OLED vs QLED: which are the best TVs for gaming, sports or movies?

Share this post

OLED vs QLED: after many years of working with high-end QLED and OLED TVs, we are now able to share the strengths and weaknesses of each technology.

Should I buy an OLED or QLED TV? You may have asked yourself this question when you took the plunge. After all, you don’t buy such a product every day and, for those who want to treat themselves by investing several hundred dollars, the fear of making a mistake exists. In a way, the OLED versus QLED match can be summed up as a clash, in the shadows, between Samsung, which refuses to buy LG OLED tiles to sublimate the LCD, and LG, which supplies all the OLED tiles on the market. A face-off between the two Korean giants.

But still, the consumer does not care about this technological and industrial war: what he wants is above all a beautiful image, if possible out of cardboard. And when it comes to deciding whether OLED or QLED offers the best result, it is the eyes – and the uses – that decide instead of press releases full of promises.
This is why we decided to compare the two technologies.

We won’t compare the design, the interface (best at LG) or the features (best at Samsung). Just the image according to several criteria defined according to the tupe of contents read, without any notion of the difference in resolution (4K versus 8K, need we remind you) or image processing.
Let’s start by recalling the great strength of each one:
OLED: absolute blacks (thanks to pixels capable of emitting their own light);
QLED: immense luminosity (thanks to a backlight located behind the pixels).

TV Programs

To watch your favourite TV show from an often mediocre source (an internet box that does not provide an excellent quality stream), you don’t really need to invest a considerable amount of money in a television set. Indeed, such content is never able to sublimate the image – with a few exceptions. Still: QLED TVs are brighter and more comfortable in a lit environment than their OLED counterparts. Understand: if you want to watch your lunchtime game show, a QLED is better.


For sport, one would be tempted not to favour any of the technologies (here again, the poor quality of the sources, apart from the rare 4K football matches, does not allow a clear verdict to be reached).
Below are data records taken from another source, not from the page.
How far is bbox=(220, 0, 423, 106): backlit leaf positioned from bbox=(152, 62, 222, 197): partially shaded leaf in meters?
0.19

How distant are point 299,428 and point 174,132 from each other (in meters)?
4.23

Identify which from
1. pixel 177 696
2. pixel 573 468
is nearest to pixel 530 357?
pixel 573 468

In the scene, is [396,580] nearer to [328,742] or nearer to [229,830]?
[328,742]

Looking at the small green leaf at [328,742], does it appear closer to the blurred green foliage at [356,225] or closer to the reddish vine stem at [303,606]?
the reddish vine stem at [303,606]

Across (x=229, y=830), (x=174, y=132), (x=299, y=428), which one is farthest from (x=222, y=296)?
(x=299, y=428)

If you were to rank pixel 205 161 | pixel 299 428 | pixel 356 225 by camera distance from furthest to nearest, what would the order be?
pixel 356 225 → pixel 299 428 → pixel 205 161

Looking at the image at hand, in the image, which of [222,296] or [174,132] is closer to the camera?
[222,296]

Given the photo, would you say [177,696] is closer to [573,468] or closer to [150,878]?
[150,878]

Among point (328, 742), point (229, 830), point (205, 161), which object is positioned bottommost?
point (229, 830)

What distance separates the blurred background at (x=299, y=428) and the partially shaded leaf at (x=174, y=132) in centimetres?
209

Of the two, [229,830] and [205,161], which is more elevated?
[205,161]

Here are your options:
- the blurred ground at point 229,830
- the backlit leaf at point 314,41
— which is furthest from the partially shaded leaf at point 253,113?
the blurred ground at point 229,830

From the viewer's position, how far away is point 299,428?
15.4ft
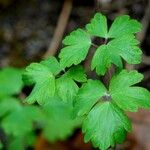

This being the case, OLED has two very strong arguments for it: a response time of less than 0.1 ms (less motion blur, because the images are displayed imperceptibly one after the other) and a very wide viewing angle. With a QLED, moving away from the axis can lead to colorimetric drifts. Not a good idea if you invite several friends to watch the Sunday evening game, in 4K.

Films & Series

The draw is not far away for films and series (non HDR), the performances of the QLED, in the treatment of blacks, being more and more appreciable. Nevertheless, blacks will never be as black as those of the OLED, which also benefits from a more cinematic rendering – let’s say less bright plasma-like – for a nice visual fidelity. Be careful though: OLED tends to be much more sensitive to source defects. It is therefore necessary to feed it with caviar rather than sources with disastrous compression (which can happen with SVoD…).

HDR Films & Series

Today, HDR content represents the best experiences to take your eyes away. One might be tempted to think that they act as a justice of the peace when it comes to deciding a winner between the OLED and the QLED. On this criterion, things seem very c
omplicated. On the one hand, the OLED has, as always, its own abyssal depth of black, which allows for incredible contrasts and dark scenes with incomparable legibility. On the other hand, the QLED struts around with its light peaks, offering the dynamic range that OLEDs dream of.
Problem for the QLED? Backlight defects spoil the party, with subtitles that are sometimes too blinding and, above all, unsightly blooming (unwanted halo of light around a bright spot).

Video games

On the gaming field, Samsung has few rivals. And its QLED TVs, with their very low input lag (the time it takes for a TV to display a transmitted signal). And the increased brightness allows even more impressive peaks – if the game is HDR compatible. The OLED, which is lighter in comparison, has to cope with the spectrum of the screen markings, just like the plasma light. The risk remains negligible – but it does exist.

Share this post

Leave a Comment

Your email address will not be published.